Au-delà de certaines ruptures de ton, c’est sans doute le rendu du texte qui surprend, voire qui choque le plus. Effectivement, si le chœur de Phéniciennes s’adresse au public d’une façon presque envoûtante, ce n’est pas du tout le cas du reste de la distribution, à qui on semble avoir demandé de crier leur partition plutôt que de la jouer. Nathalie Malette ne tire à aucun moment son épingle du jeu, proposant une Jocaste unidimensionnelle. Au-delà de Malette, la distribution semble aligner les erreurs de casting – où peut-être est-ce un échec qui relève davantage de la direction des acteurs ? –, Marc Béland jouant un Créon idiotement démuni, Éric Robidoux proposant un Œdipe loufoque qui n’arrive qu’en fin de parcours, alors que Lise Castonguay semble se chercher tout au long de la représentation, sans jamais nous faire comprendre clairement les changements de rôle qu’elle opère. Même Paul Savoie, qu’on apprécie en officier-professeur relatant le duel entre Étéocle et Polynice, offre un Tirésias beaucoup plus hippie que devin. On cherche beaucoup et on trouve rarement dans ce spectacle.

Mais encore ?

Tout n’est pas à jeter dans cette proposition, même si la représentation frôle l’insupportable ; les projections vidéo de Lionel Arnould et la musique de Nicolas Basque se marient à merveille, particulièrement entre les tableaux. L’intégration multimédia n’est pas outrancière et demeure utile, même si les premiers usages de la caméra directe sur scène arrivent malheureusement trop tard pour sauver quoi que ce soit. Si le décor sert bien la scénographie, les costumes, quant à eux, rajoutent une couche de grotesque à une pièce qui souffrait déjà d’un trop-plein.

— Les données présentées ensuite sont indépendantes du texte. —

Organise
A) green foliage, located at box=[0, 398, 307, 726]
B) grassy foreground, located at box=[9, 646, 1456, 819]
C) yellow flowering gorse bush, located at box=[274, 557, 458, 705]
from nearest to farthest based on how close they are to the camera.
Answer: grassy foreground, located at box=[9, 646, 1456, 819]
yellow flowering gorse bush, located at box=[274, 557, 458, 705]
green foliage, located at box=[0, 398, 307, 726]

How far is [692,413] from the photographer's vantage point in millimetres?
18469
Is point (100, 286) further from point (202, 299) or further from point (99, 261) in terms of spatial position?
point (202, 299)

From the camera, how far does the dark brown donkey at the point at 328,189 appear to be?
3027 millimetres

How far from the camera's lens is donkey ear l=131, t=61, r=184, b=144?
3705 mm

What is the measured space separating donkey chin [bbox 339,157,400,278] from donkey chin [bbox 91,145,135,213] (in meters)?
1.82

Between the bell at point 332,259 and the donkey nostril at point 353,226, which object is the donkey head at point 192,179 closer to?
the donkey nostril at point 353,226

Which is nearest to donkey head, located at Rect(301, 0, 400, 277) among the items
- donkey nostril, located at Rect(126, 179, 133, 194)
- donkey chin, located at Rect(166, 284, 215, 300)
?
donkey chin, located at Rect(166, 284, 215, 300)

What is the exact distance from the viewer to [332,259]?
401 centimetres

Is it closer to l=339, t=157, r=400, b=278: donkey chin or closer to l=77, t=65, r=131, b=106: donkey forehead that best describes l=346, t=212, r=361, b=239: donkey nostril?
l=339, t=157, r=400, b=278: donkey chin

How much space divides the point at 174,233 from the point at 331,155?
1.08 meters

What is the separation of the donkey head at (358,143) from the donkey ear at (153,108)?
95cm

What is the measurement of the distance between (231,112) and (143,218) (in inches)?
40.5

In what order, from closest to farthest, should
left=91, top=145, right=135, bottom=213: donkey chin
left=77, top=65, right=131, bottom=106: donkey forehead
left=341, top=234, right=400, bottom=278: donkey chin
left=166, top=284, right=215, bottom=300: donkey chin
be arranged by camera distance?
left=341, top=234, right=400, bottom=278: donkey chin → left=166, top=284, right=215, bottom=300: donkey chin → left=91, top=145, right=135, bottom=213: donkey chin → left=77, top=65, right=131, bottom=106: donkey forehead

go-18-19-le-reste-vous-le-connaissez-par-le-cinema_86-062

Car – bien sûr – Étéocle est de rouge vêtu et Polynice porte du bleu, dans une alternance du pouvoir qui rappelle – bien sûr – celle entre les conservateurs et les libéraux, entre les libéraux et les péquistes (une scène, en particulier, dans laquelle Étéocle porte des gants de boxe, rappelle de façon plutôt vulgaire le combat de boxe Trudeau-Brazeau). Tout cela évoque la tristesse et le ridicule de dirigeants qui se succèdent au pouvoir sans effectuer de réels changements, tout en dépeignant une politique circassienne qui s’apparente beaucoup plus aux rixes d’une cour d’école qu’aux débats d’une assemblée représentative – bien sûr. Mais après ? Après l’éclatement, les cris et les rires, le grand déploiement et le burlesque, qu’avait-on à nous dire qu’on ignorait encore ? Avec Le reste vous le connaissez par le cinéma, Lapointe échoue à mettre en lumière le reste, il a préféré n’en rester qu’au cinéma, et c’est là que le bât blesse : cette proposition échoue à  nous amener ailleurs, si ce n’est dans l’éclatement futile de la mise en scène où on a  l’impression que le créateur s’est perdu.